Give back exactly the lines from the one containing "Viewing this scene, from" through the end of the records, including both, and no others.

★ ★ ★ ★

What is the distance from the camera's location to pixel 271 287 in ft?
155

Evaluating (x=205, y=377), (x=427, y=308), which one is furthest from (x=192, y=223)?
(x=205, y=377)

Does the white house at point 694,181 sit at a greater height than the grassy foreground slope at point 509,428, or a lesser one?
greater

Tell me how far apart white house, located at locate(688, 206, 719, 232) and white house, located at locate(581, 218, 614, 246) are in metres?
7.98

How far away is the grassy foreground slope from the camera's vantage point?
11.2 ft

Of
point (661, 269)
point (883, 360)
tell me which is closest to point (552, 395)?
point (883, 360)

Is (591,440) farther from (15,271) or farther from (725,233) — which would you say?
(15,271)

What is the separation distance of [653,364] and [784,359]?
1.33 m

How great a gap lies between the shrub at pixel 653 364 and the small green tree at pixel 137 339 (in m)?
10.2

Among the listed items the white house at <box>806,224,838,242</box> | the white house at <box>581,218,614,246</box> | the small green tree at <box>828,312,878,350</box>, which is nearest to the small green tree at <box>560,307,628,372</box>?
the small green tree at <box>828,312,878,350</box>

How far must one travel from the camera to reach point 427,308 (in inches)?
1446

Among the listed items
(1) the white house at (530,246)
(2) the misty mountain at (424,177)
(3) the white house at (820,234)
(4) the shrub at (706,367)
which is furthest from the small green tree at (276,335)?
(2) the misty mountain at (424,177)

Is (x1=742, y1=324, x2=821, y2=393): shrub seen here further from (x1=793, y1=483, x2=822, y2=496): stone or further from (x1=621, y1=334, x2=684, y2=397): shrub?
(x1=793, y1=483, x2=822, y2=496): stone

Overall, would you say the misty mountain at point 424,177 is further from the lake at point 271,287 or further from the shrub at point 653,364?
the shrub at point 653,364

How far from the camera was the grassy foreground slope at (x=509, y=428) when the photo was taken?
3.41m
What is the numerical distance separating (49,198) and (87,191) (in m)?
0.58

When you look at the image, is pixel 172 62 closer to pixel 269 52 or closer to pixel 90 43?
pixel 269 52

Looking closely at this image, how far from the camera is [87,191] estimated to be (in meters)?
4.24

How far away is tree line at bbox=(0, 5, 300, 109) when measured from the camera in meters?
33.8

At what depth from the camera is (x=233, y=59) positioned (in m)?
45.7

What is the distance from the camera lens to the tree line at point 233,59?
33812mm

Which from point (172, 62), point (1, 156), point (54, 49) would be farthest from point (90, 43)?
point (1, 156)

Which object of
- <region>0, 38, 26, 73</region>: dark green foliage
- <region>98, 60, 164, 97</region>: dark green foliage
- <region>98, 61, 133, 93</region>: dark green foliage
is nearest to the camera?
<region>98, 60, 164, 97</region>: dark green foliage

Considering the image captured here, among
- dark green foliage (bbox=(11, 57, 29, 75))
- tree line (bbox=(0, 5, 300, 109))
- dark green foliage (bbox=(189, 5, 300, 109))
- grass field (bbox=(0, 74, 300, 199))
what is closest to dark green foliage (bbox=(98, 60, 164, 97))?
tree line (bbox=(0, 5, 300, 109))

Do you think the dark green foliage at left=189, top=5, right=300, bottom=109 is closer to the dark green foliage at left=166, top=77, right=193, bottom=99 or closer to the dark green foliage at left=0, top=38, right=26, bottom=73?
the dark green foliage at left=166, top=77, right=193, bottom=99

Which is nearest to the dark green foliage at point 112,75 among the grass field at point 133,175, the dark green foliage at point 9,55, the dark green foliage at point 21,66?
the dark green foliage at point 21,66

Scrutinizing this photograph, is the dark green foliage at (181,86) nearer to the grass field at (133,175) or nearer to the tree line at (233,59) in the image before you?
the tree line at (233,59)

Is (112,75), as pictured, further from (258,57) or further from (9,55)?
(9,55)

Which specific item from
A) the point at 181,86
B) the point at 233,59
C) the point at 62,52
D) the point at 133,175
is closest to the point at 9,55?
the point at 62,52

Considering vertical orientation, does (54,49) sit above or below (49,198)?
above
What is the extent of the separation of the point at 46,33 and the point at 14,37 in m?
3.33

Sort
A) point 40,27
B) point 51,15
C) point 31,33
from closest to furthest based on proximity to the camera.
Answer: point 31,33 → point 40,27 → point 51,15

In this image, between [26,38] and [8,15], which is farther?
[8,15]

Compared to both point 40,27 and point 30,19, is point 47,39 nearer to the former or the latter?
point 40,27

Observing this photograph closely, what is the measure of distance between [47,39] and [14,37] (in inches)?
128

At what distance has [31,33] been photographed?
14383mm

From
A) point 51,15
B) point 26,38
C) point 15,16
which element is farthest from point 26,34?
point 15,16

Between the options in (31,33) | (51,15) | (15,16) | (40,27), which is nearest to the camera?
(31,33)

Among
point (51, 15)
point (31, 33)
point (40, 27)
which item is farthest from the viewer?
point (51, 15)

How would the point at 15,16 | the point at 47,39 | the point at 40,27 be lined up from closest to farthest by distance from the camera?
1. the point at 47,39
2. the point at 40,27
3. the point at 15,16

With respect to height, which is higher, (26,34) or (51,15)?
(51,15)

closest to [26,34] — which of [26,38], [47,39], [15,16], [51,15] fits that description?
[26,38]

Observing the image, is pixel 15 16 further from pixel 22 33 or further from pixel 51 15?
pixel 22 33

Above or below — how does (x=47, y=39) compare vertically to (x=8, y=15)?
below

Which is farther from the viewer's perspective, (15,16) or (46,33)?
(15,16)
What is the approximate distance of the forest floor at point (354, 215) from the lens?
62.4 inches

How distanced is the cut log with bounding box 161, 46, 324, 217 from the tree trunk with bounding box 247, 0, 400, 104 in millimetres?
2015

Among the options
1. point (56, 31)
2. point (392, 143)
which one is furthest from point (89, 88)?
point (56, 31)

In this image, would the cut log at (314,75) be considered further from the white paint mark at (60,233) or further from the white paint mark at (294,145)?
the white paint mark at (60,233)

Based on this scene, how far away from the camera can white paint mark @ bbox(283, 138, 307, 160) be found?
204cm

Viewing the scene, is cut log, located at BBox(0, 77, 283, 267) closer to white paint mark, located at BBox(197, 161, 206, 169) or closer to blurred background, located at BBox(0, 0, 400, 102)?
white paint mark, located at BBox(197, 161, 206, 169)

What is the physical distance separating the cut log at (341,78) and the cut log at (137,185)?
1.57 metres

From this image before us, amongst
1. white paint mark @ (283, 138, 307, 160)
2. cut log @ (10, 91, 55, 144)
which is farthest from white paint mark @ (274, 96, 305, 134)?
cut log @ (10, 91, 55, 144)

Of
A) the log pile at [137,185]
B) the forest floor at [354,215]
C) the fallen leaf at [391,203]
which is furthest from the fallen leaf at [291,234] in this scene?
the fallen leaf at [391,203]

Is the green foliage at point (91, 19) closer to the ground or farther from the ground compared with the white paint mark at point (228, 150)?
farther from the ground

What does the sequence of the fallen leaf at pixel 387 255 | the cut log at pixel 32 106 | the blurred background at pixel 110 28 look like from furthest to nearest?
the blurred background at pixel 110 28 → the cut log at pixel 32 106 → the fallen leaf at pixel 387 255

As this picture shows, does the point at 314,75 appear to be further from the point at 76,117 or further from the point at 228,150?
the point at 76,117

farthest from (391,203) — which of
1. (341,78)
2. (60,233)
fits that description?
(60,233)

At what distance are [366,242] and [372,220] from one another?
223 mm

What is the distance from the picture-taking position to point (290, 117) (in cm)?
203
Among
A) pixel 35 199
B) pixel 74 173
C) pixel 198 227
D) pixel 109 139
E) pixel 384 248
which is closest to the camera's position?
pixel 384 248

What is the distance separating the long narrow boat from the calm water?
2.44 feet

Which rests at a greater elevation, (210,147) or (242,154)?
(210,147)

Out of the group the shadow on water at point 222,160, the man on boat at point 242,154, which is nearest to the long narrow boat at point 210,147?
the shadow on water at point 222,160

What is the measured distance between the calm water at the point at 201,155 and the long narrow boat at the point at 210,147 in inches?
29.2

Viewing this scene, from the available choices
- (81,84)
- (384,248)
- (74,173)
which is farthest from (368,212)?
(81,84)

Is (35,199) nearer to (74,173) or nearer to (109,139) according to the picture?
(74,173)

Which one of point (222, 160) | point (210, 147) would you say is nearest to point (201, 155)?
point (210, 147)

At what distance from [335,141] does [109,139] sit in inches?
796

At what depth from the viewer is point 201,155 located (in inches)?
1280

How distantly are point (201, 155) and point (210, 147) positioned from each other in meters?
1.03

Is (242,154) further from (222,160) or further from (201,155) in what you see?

★ ★ ★ ★

■ Task output
Viewing this scene, from the available choices
- (81,84)
- (384,248)
- (74,173)
which is farthest from (368,212)?
(81,84)

Is (35,199) nearer to (74,173) or nearer to (109,139) according to the picture?
(74,173)

Which one of point (222, 160) | point (210, 147) would you say is nearest to point (201, 155)?
point (210, 147)

At what distance from [335,141] does [109,139] sit in inches?
796

At what depth from the viewer is point 201,155 located (in inches)?
1280

How distantly are point (201, 155) and point (210, 147) positioned from each other in meters?
1.03

Is (242,154) further from (222,160) or further from (201,155) in what you see?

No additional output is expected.